2008-02-23 Thread Kynn Jones
On Fri, Feb 22, 2008 at 8:48 PM, Dean Gibson (DB Administrator) 
[EMAIL PROTECTED] wrote:

 On 2008-02-22 12:49, Kynn Jones wrote:
  Of course, I expect that using views Vint1 and Vint2... would
  result in a loss in performance relative to a version that used bona
  fide tables Tint1 and Tint2.  My question is, how can I minimize
  this performance loss?

 That used to be my thoughts too, but I have found over the years that
 the PostgreSQL execution planner is able to flatten SELECTs using
 VIEWs, ALMOST ALWAYS in a way that does not adversely affect
 performance, and often gives an IMPROVEMENT in performance, probably
 because by using VIEWs I am stating the query problem in a better way
 than if I try to guess the best way to optimize a SELECT.

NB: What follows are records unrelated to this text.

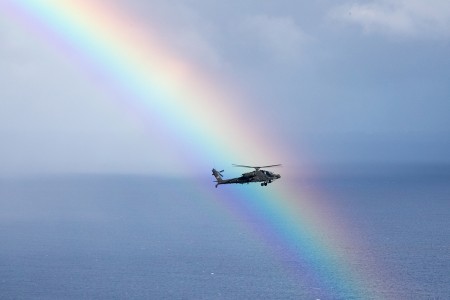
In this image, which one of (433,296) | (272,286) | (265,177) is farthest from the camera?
(272,286)

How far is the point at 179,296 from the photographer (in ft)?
579

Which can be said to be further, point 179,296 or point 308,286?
point 308,286

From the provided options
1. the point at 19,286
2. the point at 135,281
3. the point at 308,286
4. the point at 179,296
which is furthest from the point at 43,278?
the point at 308,286

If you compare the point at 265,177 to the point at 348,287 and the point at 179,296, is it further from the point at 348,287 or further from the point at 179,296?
the point at 348,287

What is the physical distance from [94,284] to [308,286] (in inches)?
2830

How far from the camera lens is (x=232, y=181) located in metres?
89.6

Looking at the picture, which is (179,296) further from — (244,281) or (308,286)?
(308,286)

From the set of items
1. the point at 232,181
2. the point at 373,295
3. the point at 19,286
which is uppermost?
the point at 232,181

Well, the last consideration you mention there does not apply to the two
alternatives I'm comparing because they differ only in that one uses views
V1, V2, V3, ... , V100 where the other one uses the corresponding tables T1,
T2, T3, ... , T100, so the query statements would be identical in both
cases.


 I have at least a 10:1 ratio of VIEWs to TABLEs.  Occasionally, with
 some query that is slow, I will try to rewrite it without VIEWs.  This
 ALMOST NEVER results in an improvement in performance...


That's truly amazing!  Just to make sure I get you right, you're saying that
when you replace a view by its equivalent table you see no performance gain?
 How could it be?  With views every query entails the additional work of
searching the underlying tables for the records that make up the views...

OK, if I think a bit more about it I suppose that a view could be
implemented for performance as a special sort of table consisting of a
single column of pointers to the true records, in which case using views
would entail only the cost of this indirection, and not the cost of a
search...  (And also the cost of maintaining this pointer table, if the
underlying tables are mutable.)  So I guess views could be implemented in
such a way that the difference in SELECT performance relative to replacing
them with tables would be negligible...

Anyway, your post once again reminded me of awesomeness of PostgreSQL.
 Props to the developers!

kynn


Re: [PERFORM] Q on views and performance

2008-02-23 Thread Kynn Jones
On Fri, Feb 22, 2008 at 8:48 PM, Dean Gibson (DB Administrator) 
[EMAIL PROTECTED] wrote:

 On 2008-02-22 12:49, Kynn Jones wrote:
  Of course, I expect that using views Vint1 and Vint2... would
  result in a loss in performance relative to a version that used bona
  fide tables Tint1 and Tint2.  My question is, how can I minimize
  this performance loss?

 That used to be my thoughts too, but I have found over the years that
 the PostgreSQL execution planner is able to flatten SELECTs using
 VIEWs, ALMOST ALWAYS in a way that does not adversely affect
 performance, and often gives an IMPROVEMENT in performance, probably
 because by using VIEWs I am stating the query problem in a better way
 than if I try to guess the best way to optimize a SELECT.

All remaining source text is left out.